Prediction of COVID-19 using long short-term memory by integrating principal component analysis and clustering techniques

Inform Med Unlocked. 2022:31:100990. doi: 10.1016/j.imu.2022.100990. Epub 2022 Jun 3.

Abstract

Severe acute respiratory syndrome coronavirus (SARS-COV) is a major family of viruses that cause infections in both animals and humans, including common cold, coronavirus disease (COVID-19), severe acute respiratory syndrome (SARS), and Middle East respiratory syndrome. This study primarily aims to predict the number of COVID-19 positive cases in 36 states of Nigeria using a long short-term memory (LSTM) algorithm of deep learning.
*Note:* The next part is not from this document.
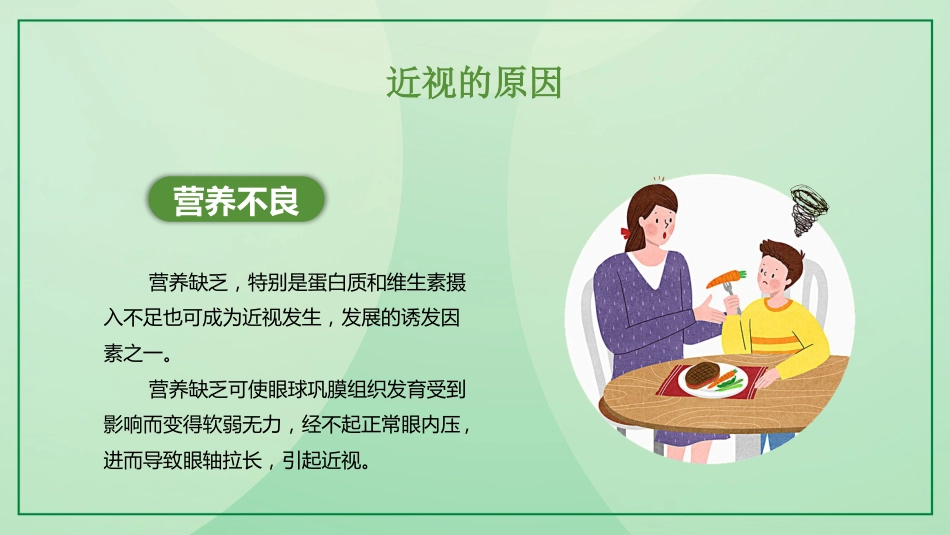 近视的原因

营养不良

营养缺乏，特别是蛋白质和维生素摄入不足也可成为近视发生，发展的诱发因素之一。

营养缺乏可使眼球巩膜组织发育受到影响而变得软弱无力，经不起正常眼内压，进而导致眼轴拉长，引起近视。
The proposed approach employs K-means clustering to detect outliers and principal component analysis (PCA) to select important features from the dataset. The LSTM was chosen because of its non-linear characteristics to handle the dataset. As COVID-19 cases follow non-linear characteristics, LSTM is the most suitable algorithm for predicting their numbers. For comparison, several types of machine learning algorithms, such as naive Bayes, XG-boost, and SVM, were employed. After the comparison, LSTM was observed to be superior among all algorithms.

Keywords: COVID-19; Classification and clustering; LSTM; Machine learning.